**TEXTO PROPORCIONADO**
━━━━━━━━
Por Álvaro Vargas Llosa
Aunque la canciller alemana, Angela Merkel, ha dejado saber que Europa puede “soportar” una salida de Grecia del euro si el nuevo gobierno, liderado por el populista de izquierda Alexis Tsipras, fuerza ese desenlace, lo cierto es que el poder de intimidación de Atenas tras las impactantes elecciones recientes es bastante mayor del que se admite.
La victoria de la izquierda radical, un conglomerado organizado alrededor del partido Syriza, entraña un desafío por lo menos cuádruple a Europa.
Primero, es de pronóstico reservado el forcejeo entre una Grecia que exige el abandono de las condiciones drásticas impuestas a cambio del rescate financiero y una Europa que, junto con el FMI, necesita mantener su autoridad.
Segundo, Syriza prefigura el ascenso al poder, o la irrupción como fuerzas de enorme impacto, de algunas agrupaciones populistas enemistadas con la construcción europea tal y como está edificada.
━━━━━━━━
**ENUNCIADO DE TAREA**
Transcriba el fragmento del artículo sobre Grecia y el euro que va desde "La victoria de" hasta "mantener su autoridad.", ambos incluidos, y sustituya "forcejeo" por "pulso". Básese exclusivamente en el artículo.

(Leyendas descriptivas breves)
━━━━━━━━
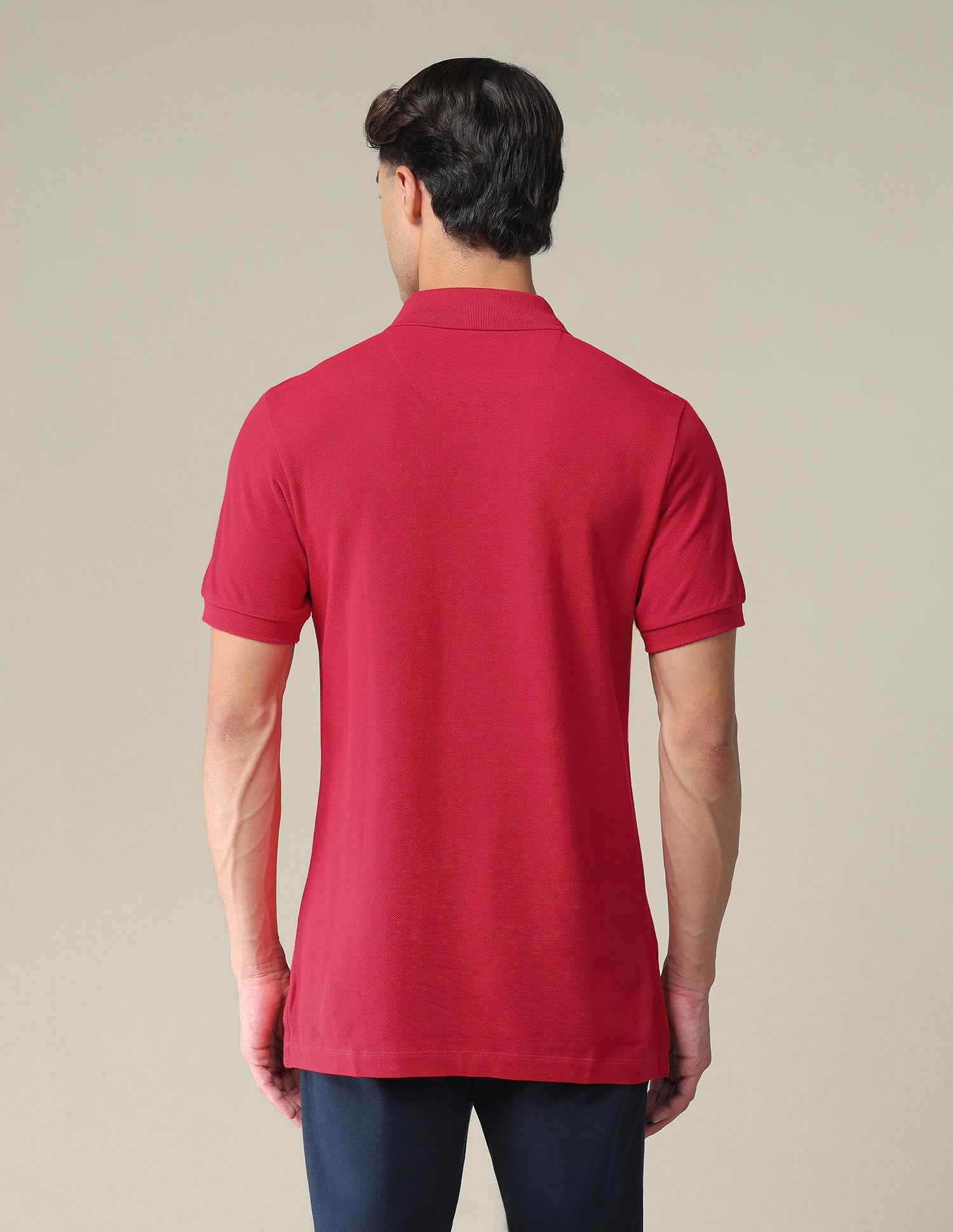 Colour Block Slim Polo Shirt Red - U.S. POLO ASSN. | Large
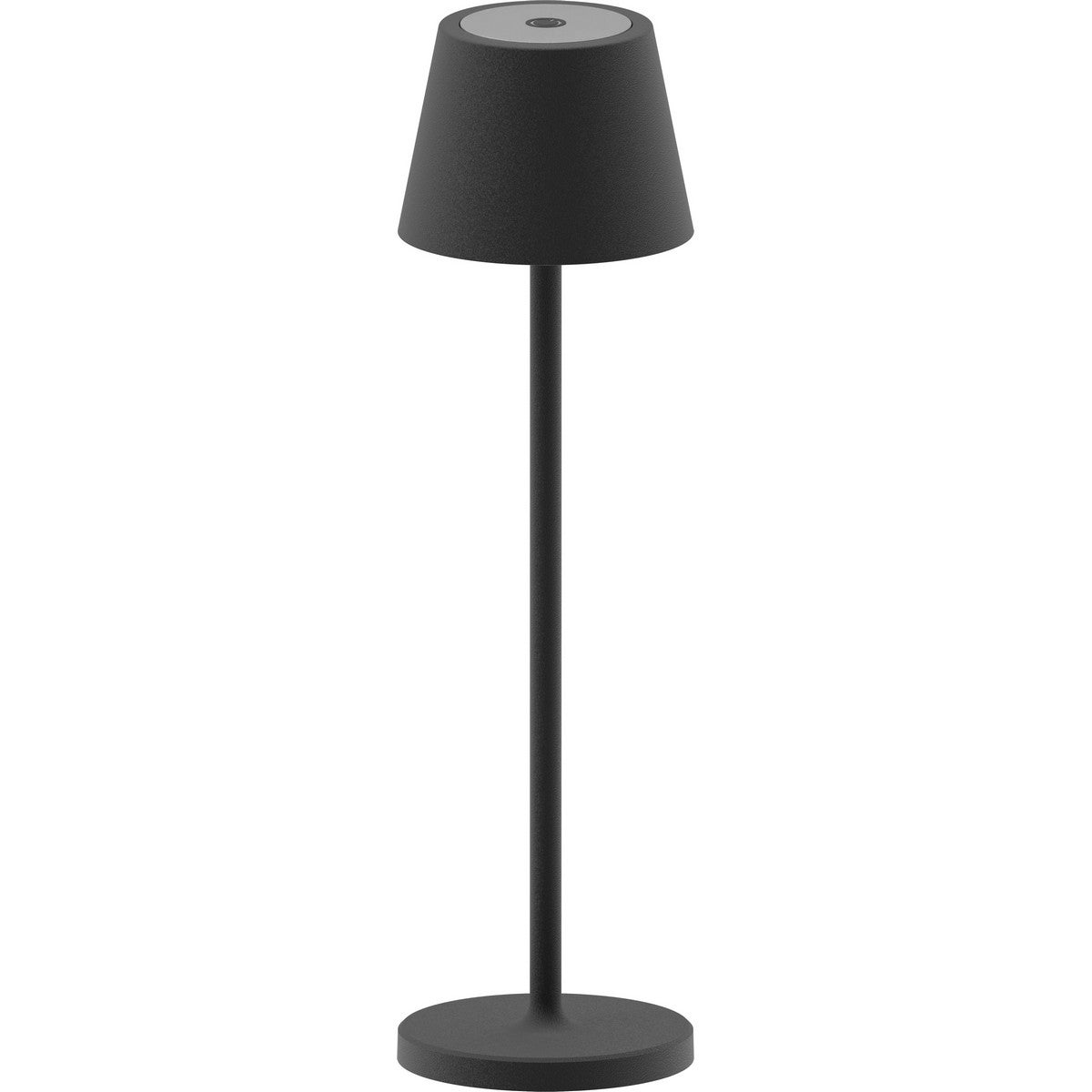 Akumulatorowa Lampa Stołowa Gaja, Metal, Czarny, Majestic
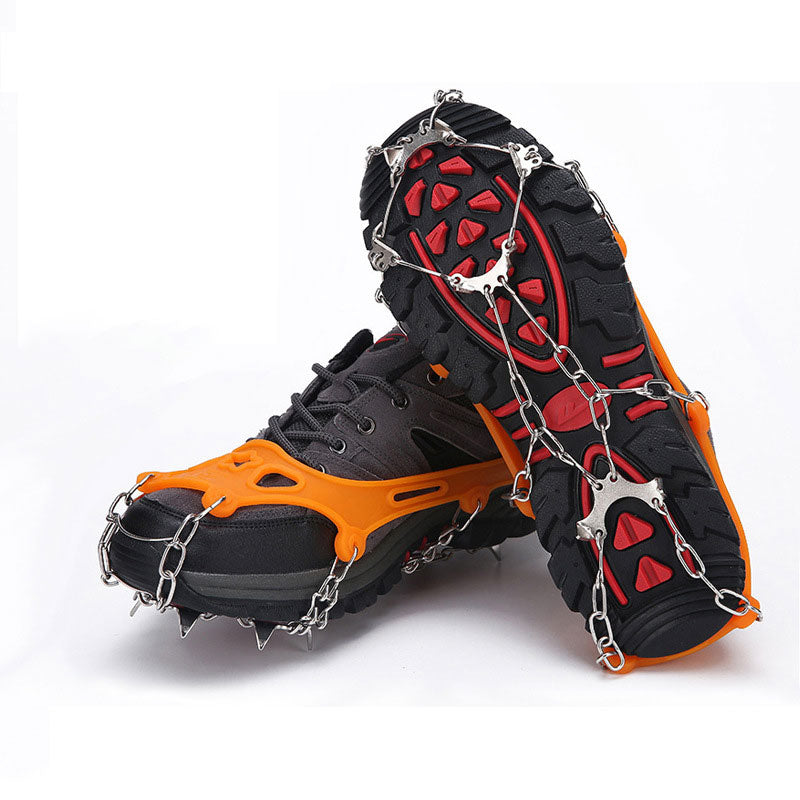 Rutschfeste Steigeisen für Wanderstiefel und -schuhe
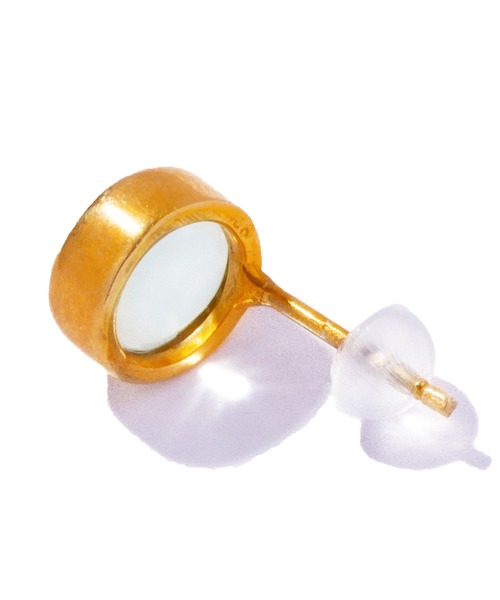 les bonbon(ルボンボン)の「【les bonbon】aura round pierce/オーラ ラウンド ピアス(ピアス(両耳用)・レディース・グリーン/イエロー/パープル系・FREE)」の6枚目の写真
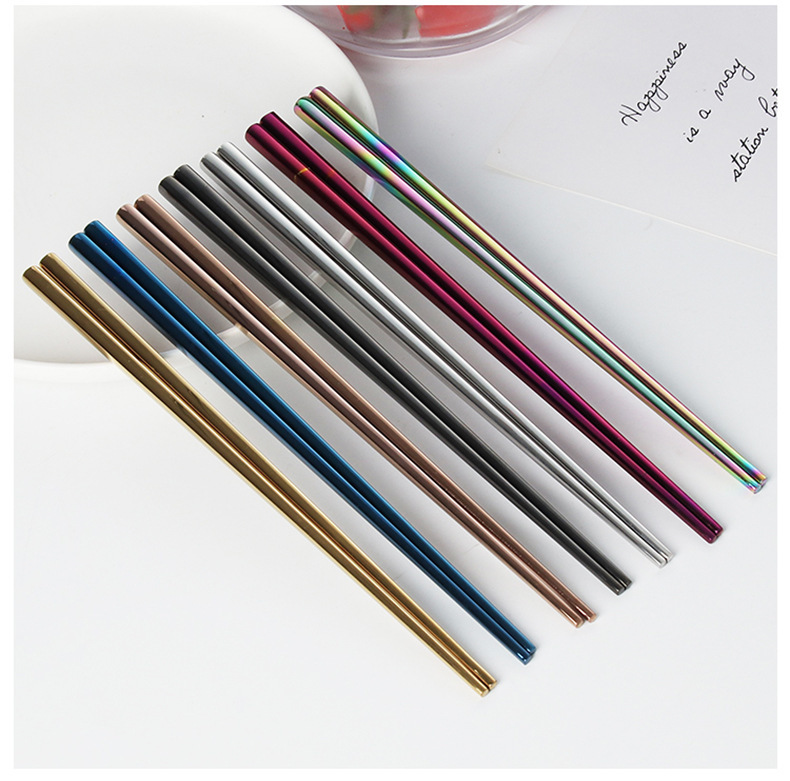Plating titanium chopsticks
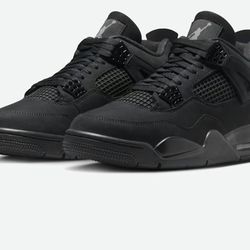 Air Jordan Retro 4 “Black Cat” Size 11, 10.5, 7, 6.5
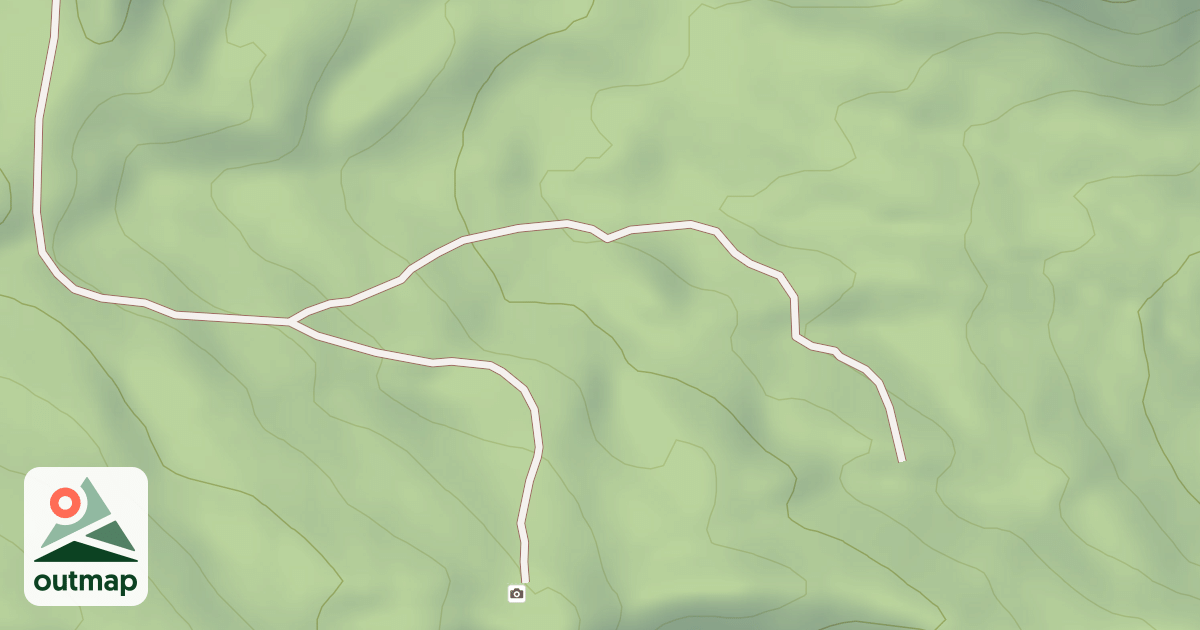 Map of Flat Mountain Trail 25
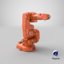 3D industrial robot arm abb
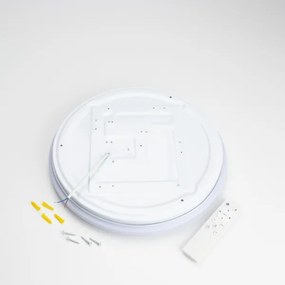 Brilagi - Plafonieră LED SMART dimabilă, 24 W, 230 V, Ø 38 cm, Wi‑Fi Tuya + telecomandă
━━━━━━━━
**RESPUESTA SOLICITADA**
La victoria de la izquierda radical, un conglomerado organizado alrededor del partido Syriza, entraña un desafío por lo menos cuádruple a Europa.
Primero, es de pronóstico reservado el pulso entre una Grecia que exige el abandono de las condiciones drásticas impuestas a cambio del rescate financiero y una Europa que, junto con el FMI, necesita mantener su autoridad.